A NEW CHEMOTAXIS ASSAY reveals nerve cells' surprising sensitivity. A new method for studying the guidance (change in direction) of neurons amid a sea of protein molecules shows how sensitive this process is to the surrounding protein gradient.

Chemotaxis is the process by which living cells sniff out their local environment and act accordinglyChemotaxis is the process by which living cells sniff out their local environment and act accordingly, which usually means moving or growing toward higher concentrations of beneficial molecules. In the case of neurons removed from their natural setting and put down on a bed of collagen gel in a dish, growth will follow the increasing gradient of proteins in their vicinity, such as the nerve growth factor (NGF) protein.

Neuronal growth, the way in which the long axon bodies of a nerve cells wire themselves into a network, is of great interest since this aids in knowing how brains form. Now a team of scientists at Georgetown University has developed a new method for measuring the gradient of local proteins (which have been fluorescently tagged) and the axon's response. In this case the neural cells come originally from a rat's brain.

The Georgetown team of neuroscientists and physicists find that axon growth is sensitive to gradients so small (0.1%) that they correspond to about one additional molecule across the spatial extent of the axon's "growth cone," the sensing device at the tip of the growing axon. This is a remarkable feat considering that, at any one instant, there are large statistical fluctuations in the 1000 or so NGF molecules in the vicinity of the growth cone.

Extracted information>
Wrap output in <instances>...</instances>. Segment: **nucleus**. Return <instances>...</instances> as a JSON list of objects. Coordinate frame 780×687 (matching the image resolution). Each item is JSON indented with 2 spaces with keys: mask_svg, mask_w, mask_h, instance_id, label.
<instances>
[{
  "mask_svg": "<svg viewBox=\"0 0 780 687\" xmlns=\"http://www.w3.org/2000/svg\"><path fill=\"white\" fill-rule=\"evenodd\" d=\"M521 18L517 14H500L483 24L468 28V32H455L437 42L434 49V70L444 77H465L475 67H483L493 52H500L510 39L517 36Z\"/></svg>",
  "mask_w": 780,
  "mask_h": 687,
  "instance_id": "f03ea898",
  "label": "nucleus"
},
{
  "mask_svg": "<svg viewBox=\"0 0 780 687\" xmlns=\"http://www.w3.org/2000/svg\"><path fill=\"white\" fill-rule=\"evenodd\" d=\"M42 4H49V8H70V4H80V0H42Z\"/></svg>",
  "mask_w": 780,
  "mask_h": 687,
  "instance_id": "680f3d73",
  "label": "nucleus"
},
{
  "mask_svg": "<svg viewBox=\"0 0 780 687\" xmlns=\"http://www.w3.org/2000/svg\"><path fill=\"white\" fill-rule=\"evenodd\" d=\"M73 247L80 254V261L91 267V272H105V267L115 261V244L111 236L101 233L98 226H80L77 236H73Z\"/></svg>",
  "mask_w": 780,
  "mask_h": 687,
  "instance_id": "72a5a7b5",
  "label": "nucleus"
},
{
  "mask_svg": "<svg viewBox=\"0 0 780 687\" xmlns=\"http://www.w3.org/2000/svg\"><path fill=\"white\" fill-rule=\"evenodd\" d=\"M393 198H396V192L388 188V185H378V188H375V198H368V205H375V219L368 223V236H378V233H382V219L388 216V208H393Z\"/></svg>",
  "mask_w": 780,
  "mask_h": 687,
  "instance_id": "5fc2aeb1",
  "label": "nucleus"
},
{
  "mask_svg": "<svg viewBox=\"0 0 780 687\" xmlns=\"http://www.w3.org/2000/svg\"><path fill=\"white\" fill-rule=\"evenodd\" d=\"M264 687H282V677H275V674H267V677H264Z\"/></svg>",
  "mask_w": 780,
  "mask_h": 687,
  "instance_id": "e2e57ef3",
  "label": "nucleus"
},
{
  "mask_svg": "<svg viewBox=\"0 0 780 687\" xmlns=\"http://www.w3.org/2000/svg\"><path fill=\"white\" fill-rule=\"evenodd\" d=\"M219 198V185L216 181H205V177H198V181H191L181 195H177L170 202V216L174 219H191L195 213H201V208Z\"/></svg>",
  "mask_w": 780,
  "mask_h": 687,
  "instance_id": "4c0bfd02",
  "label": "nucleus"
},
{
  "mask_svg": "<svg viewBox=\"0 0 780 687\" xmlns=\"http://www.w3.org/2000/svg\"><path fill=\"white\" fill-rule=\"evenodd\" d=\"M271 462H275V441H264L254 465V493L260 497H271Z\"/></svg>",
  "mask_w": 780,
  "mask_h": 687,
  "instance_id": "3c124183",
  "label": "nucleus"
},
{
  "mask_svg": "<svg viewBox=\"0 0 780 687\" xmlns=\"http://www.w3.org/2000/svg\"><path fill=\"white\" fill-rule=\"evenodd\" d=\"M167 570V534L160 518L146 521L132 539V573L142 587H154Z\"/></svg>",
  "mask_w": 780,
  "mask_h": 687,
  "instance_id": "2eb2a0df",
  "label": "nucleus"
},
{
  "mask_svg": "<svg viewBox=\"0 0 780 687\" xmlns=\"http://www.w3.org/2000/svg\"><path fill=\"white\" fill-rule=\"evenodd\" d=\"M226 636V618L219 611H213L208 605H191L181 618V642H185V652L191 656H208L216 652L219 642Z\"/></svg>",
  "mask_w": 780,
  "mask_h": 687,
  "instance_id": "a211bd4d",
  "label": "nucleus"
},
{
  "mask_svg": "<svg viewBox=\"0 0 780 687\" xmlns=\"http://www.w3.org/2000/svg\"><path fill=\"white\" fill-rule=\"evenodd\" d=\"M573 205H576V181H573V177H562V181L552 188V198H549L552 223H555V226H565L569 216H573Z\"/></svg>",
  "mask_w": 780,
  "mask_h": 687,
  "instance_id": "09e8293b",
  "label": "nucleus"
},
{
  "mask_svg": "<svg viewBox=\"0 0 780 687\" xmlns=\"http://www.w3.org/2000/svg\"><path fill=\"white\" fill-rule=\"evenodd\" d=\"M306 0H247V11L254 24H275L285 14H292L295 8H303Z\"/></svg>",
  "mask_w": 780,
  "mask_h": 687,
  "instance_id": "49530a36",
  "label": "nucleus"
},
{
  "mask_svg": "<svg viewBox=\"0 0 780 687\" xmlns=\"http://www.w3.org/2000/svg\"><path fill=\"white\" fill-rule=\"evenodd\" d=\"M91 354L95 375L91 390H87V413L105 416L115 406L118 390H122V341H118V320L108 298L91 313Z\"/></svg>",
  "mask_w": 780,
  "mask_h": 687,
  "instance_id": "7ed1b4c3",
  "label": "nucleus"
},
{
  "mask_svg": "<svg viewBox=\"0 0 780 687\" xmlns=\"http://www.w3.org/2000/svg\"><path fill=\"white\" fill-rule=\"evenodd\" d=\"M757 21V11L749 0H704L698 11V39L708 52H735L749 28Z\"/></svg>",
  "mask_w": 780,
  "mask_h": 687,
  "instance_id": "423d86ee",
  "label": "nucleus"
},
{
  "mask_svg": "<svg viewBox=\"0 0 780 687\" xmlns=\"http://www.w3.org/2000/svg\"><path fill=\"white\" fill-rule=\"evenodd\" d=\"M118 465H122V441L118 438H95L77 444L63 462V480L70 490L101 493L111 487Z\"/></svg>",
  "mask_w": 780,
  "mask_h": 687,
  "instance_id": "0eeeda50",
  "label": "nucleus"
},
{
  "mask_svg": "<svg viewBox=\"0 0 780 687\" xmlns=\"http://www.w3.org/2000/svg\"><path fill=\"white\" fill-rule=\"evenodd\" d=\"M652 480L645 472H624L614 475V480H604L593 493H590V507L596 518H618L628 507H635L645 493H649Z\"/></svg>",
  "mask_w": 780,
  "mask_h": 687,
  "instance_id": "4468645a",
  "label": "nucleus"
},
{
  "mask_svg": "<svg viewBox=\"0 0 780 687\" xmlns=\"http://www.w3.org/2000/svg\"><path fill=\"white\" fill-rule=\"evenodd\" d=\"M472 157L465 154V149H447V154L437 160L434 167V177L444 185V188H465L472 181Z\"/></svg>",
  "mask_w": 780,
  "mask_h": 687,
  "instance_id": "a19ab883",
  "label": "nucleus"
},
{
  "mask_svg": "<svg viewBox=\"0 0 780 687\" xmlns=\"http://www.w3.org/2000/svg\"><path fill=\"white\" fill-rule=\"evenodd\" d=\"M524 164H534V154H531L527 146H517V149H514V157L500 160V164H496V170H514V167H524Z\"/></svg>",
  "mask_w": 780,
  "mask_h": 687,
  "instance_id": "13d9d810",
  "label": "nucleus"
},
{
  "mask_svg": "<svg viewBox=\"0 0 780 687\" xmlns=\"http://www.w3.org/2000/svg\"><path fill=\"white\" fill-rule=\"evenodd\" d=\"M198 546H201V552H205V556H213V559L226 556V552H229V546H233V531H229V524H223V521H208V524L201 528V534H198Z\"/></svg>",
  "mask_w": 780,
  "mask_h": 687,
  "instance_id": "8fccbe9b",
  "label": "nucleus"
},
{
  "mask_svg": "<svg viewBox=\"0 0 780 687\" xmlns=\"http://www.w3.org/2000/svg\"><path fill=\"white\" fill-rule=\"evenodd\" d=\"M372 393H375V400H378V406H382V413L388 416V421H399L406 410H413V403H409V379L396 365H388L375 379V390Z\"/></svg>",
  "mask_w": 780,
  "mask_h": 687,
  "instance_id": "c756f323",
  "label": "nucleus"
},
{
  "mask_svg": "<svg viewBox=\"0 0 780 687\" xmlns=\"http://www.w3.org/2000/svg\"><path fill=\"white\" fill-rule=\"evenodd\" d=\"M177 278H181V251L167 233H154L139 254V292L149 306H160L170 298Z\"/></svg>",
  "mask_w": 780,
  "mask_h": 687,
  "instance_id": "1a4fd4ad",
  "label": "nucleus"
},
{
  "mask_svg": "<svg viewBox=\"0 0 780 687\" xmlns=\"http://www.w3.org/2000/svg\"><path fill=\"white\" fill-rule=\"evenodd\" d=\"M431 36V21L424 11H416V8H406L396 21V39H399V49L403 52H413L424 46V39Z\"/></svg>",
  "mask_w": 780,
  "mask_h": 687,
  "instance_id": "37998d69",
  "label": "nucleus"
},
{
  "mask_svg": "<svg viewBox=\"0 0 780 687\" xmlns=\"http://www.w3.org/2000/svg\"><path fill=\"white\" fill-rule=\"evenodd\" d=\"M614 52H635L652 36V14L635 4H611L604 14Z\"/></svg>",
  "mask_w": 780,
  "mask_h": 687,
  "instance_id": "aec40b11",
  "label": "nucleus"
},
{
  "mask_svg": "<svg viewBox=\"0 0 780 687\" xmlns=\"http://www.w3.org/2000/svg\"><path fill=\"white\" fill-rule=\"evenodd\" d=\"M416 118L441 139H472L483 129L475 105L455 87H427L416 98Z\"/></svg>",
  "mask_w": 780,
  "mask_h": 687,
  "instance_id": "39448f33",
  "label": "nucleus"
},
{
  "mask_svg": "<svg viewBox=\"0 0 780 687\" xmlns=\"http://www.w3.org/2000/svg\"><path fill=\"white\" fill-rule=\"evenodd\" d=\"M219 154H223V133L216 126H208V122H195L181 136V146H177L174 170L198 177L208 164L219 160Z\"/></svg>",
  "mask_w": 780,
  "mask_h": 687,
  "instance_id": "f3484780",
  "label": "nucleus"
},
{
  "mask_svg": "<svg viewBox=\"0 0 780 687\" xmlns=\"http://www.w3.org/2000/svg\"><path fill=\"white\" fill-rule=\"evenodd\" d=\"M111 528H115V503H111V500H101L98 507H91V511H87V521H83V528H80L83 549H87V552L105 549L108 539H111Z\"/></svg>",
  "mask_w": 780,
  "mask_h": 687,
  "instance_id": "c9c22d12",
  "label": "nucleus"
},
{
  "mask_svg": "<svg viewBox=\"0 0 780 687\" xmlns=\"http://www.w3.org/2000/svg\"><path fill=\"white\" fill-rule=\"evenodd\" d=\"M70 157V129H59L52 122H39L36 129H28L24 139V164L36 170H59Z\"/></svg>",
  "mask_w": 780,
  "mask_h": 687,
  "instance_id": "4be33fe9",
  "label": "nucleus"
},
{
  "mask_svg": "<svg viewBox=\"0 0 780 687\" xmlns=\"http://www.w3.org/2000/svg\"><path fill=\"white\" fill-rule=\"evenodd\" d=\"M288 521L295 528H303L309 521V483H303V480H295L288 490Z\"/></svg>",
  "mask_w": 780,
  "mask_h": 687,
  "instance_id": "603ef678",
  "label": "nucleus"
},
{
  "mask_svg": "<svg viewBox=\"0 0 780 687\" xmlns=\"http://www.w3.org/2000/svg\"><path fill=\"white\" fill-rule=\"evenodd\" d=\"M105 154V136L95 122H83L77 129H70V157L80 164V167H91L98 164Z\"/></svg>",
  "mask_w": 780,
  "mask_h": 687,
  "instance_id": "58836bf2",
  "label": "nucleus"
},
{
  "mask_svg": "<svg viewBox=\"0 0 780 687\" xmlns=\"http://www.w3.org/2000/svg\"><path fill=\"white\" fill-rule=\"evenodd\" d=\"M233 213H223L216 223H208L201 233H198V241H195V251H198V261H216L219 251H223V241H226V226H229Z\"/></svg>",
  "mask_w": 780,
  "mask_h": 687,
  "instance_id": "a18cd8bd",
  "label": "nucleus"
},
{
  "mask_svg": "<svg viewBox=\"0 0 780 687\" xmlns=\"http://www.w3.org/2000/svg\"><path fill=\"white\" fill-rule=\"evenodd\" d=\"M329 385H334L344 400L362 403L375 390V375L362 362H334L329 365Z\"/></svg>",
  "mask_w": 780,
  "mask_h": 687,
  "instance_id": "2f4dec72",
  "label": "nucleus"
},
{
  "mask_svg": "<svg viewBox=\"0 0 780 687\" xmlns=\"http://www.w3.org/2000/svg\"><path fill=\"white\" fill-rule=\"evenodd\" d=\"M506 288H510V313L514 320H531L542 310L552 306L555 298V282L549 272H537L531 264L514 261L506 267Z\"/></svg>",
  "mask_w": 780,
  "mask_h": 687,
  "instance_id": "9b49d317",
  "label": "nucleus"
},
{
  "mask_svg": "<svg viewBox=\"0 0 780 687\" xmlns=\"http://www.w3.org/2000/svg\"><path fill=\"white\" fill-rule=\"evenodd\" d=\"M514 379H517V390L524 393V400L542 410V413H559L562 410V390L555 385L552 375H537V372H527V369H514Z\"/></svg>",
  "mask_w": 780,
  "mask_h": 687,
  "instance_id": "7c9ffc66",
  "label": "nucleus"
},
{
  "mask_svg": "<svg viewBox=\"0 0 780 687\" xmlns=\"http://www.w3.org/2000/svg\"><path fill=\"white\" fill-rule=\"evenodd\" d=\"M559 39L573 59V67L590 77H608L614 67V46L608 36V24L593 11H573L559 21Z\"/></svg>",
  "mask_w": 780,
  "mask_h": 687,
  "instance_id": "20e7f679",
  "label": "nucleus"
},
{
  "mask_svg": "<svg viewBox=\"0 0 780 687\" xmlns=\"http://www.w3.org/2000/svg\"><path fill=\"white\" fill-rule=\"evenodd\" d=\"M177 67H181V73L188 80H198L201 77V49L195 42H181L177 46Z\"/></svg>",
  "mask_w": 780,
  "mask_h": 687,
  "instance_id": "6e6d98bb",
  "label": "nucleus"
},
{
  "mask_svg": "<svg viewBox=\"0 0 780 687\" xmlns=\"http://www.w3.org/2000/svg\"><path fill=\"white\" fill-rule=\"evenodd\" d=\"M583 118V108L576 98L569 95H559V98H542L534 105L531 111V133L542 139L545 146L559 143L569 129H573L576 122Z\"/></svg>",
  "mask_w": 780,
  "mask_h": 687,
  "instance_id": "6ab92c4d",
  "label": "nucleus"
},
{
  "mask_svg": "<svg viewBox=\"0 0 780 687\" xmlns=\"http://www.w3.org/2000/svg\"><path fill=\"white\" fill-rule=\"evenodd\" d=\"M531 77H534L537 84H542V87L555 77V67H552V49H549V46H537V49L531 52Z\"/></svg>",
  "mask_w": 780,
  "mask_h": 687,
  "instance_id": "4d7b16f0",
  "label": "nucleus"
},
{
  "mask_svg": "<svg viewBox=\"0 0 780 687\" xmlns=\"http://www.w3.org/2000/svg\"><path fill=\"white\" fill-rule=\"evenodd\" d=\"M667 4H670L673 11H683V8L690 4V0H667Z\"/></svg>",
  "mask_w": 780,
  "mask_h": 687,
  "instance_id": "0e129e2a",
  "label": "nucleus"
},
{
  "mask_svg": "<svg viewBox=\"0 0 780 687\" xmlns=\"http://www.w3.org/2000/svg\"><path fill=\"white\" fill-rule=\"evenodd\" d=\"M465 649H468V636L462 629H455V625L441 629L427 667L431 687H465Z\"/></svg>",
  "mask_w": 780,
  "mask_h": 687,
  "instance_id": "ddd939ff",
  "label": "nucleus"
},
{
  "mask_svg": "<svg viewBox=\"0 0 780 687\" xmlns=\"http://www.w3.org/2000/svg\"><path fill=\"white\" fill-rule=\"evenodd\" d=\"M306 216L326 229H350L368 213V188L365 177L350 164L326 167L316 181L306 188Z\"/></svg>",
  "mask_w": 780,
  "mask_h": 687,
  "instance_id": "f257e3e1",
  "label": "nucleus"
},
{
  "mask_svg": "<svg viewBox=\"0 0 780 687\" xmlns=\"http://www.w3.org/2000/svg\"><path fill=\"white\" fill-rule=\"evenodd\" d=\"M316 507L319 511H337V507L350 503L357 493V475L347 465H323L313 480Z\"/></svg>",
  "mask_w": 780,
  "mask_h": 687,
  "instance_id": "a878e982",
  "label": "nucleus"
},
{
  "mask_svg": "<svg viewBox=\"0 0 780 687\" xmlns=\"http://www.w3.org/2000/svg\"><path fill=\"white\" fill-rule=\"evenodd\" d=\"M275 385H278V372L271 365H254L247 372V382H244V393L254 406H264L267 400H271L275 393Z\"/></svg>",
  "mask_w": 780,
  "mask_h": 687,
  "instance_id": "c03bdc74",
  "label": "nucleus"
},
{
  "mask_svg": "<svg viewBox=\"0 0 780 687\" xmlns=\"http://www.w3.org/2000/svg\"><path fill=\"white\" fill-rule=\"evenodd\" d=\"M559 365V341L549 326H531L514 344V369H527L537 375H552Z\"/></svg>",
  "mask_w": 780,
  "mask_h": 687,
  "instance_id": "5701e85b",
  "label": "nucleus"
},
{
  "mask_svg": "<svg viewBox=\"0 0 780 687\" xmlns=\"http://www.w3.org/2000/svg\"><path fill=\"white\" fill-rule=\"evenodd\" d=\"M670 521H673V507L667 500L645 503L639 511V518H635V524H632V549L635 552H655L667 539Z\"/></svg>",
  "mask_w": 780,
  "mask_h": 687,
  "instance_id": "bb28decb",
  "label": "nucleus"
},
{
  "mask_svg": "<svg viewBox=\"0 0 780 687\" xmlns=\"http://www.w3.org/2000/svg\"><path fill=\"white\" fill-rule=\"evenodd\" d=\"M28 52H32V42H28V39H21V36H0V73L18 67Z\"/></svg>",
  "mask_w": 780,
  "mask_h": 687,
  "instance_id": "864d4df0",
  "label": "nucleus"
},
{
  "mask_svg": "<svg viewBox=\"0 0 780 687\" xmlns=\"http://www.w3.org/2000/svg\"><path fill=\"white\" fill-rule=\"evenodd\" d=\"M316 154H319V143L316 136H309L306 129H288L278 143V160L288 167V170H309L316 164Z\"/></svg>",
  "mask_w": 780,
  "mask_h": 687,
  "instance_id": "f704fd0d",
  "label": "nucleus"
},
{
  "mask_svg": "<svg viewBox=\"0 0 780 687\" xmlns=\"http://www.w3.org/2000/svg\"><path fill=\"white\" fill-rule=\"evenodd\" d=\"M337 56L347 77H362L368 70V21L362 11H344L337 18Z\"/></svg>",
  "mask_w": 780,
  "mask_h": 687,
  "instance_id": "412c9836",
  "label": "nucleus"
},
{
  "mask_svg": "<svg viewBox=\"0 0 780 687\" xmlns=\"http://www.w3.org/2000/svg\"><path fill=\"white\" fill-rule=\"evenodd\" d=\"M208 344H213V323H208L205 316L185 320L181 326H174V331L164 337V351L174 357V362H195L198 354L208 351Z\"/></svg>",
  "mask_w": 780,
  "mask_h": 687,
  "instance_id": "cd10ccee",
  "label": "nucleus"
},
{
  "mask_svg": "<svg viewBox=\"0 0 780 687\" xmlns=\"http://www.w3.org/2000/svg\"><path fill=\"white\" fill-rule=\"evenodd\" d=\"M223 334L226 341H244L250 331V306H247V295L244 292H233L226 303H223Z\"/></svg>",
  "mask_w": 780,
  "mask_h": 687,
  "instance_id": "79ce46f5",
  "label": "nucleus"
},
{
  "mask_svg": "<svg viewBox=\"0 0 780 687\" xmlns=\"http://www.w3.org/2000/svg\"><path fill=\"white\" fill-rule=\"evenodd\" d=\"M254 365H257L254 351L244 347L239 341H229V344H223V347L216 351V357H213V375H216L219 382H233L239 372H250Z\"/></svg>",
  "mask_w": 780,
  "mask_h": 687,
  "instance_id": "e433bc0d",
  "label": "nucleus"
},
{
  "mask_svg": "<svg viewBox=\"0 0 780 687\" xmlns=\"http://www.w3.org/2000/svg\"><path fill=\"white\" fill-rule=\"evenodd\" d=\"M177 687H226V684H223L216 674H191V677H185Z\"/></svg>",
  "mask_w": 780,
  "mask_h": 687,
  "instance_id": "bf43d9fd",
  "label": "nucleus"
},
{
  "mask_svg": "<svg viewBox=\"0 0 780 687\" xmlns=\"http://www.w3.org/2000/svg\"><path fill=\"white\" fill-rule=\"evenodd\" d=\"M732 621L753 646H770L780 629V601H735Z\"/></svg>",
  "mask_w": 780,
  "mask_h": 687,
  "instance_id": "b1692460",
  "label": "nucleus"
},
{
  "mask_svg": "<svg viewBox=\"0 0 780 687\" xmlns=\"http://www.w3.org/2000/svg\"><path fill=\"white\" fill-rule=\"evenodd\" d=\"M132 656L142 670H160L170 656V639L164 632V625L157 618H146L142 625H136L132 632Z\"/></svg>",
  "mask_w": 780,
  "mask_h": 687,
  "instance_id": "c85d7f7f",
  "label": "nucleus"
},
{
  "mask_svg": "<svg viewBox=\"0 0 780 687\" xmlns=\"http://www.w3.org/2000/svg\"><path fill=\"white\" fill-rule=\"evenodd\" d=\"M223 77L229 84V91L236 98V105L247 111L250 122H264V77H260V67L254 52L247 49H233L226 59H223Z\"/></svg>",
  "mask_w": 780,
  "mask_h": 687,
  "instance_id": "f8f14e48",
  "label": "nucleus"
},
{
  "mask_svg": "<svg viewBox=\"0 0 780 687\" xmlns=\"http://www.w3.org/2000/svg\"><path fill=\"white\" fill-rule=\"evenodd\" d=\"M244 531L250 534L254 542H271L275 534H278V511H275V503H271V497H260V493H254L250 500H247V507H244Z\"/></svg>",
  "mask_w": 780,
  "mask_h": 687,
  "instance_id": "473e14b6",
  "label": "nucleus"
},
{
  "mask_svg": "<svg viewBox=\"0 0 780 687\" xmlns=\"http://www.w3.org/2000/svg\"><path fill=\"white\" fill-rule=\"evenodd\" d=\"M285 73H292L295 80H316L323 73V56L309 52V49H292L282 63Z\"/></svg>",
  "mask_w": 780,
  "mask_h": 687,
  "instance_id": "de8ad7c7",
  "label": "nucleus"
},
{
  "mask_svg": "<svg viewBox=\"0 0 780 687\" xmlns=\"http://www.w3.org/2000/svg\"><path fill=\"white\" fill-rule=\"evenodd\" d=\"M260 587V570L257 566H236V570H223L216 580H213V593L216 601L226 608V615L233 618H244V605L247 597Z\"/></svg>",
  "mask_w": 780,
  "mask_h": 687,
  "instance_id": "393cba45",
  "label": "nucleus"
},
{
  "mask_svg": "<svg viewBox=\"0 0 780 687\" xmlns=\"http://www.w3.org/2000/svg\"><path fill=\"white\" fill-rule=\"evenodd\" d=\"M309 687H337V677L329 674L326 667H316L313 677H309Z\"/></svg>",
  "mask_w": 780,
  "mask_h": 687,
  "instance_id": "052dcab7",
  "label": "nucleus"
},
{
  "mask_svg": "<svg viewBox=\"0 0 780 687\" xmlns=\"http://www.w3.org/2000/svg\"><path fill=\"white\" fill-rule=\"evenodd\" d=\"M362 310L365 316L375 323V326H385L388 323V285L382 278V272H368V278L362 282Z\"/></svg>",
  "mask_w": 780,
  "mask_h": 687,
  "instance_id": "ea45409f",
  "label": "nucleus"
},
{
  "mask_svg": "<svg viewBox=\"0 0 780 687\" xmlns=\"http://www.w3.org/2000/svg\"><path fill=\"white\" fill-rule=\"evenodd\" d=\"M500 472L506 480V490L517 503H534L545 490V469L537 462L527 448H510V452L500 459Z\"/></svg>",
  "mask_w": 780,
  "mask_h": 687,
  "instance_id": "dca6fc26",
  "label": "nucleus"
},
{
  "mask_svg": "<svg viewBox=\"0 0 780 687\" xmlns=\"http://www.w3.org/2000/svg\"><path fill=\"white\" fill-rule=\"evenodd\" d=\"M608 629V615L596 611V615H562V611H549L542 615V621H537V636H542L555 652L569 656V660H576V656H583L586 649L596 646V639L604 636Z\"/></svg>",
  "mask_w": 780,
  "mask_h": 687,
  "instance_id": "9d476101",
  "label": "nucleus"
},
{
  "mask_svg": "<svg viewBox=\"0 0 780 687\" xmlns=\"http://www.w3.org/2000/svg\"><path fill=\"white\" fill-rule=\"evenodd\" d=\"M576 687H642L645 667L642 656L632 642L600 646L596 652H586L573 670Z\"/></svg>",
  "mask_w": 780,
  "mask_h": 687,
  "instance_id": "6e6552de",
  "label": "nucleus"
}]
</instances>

Work item>
Copy out everything from "A NEW CHEMOTAXIS" down to "factor (NGF) protein." in the chemotaxis article.

Result of the exercise>
A NEW CHEMOTAXIS ASSAY reveals nerve cells' surprising sensitivity. A new method for studying the guidance (change in direction) of neurons amid a sea of protein molecules shows how sensitive this process is to the surrounding protein gradient.

Chemotaxis is the process by which living cells sniff out their local environment and act accordinglyChemotaxis is the process by which living cells sniff out their local environment and act accordingly, which usually means moving or growing toward higher concentrations of beneficial molecules. In the case of neurons removed from their natural setting and put down on a bed of collagen gel in a dish, growth will follow the increasing gradient of proteins in their vicinity, such as the nerve growth factor (NGF) protein.